The science centers have all jumped into the urgent tasks needed for the anti-COVID fight. Recently, engineers and technicians at the Neurosciences Center (CNeuro) began producing ventilators to overcome the blockade, spare parts and PPE items. Yanet Gárriga, a resourceful young engineer and engineer Lian González designed the mold for small plastic “Y” connectors, to double the capacity of the ventilators.
Technician Alexis Hernández and Engineer Yanet Gárriga, Cuba’s Neurosciences Center, Sept. 2021. Photo: Gloria La Riva
She showed me many of the items that the Neurosciences Center has produced in this time of pandemic. It is not the typical work of the center, but as Dr. Limonta says of CNeuro, “we all work together among our centers.” In Cuba, the people’s health, not profits, is the driving motive.

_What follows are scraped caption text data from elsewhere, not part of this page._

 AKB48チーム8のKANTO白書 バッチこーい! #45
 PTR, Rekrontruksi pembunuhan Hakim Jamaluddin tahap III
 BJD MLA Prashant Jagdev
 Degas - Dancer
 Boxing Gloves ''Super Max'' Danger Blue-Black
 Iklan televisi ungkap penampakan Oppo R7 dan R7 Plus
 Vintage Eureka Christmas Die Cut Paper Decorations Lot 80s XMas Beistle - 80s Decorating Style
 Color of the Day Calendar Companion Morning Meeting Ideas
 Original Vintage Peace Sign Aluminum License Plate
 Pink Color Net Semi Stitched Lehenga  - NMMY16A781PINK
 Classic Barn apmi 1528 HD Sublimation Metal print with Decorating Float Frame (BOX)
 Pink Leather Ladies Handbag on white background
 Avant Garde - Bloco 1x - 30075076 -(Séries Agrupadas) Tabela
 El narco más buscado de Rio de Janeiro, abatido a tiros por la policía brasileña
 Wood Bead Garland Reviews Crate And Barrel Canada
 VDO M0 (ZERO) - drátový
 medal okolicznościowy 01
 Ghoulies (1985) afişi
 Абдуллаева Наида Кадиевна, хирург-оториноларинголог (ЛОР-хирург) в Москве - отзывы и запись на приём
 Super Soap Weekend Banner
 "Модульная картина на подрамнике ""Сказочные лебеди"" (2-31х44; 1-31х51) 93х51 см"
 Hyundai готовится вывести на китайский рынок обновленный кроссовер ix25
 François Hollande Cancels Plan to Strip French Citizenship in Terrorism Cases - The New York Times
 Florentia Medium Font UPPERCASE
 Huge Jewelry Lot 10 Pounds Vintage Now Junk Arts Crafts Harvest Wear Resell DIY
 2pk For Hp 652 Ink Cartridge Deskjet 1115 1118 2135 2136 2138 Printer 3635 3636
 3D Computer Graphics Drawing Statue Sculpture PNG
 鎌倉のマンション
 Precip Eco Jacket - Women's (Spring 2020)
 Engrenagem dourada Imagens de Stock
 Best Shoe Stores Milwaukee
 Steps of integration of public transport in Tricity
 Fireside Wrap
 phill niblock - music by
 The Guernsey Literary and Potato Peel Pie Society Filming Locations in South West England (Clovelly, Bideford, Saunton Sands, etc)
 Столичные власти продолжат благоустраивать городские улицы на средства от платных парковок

In Havana and other provinces where cases are lower, the government has allowed restaurants, cafes and beaches to open. And there is great anticipation for the opening up of the country to international tourism on November 15.
It is no accident that the coordinated protests which broke out in Cuba on July 11 were timed by US imperialism to take advantage of the especially difficult circumstances of Cubans as the COVID crisis was reaching its peak in July. Now the same counter-revolutionary forces, small in number but magnified in the US media, have called for demonstrations on November 15, just when tourism is due to open up and school is in full swing. But as the Cuban people have shown time and again, they will overcome and defeat the next aggressions as well.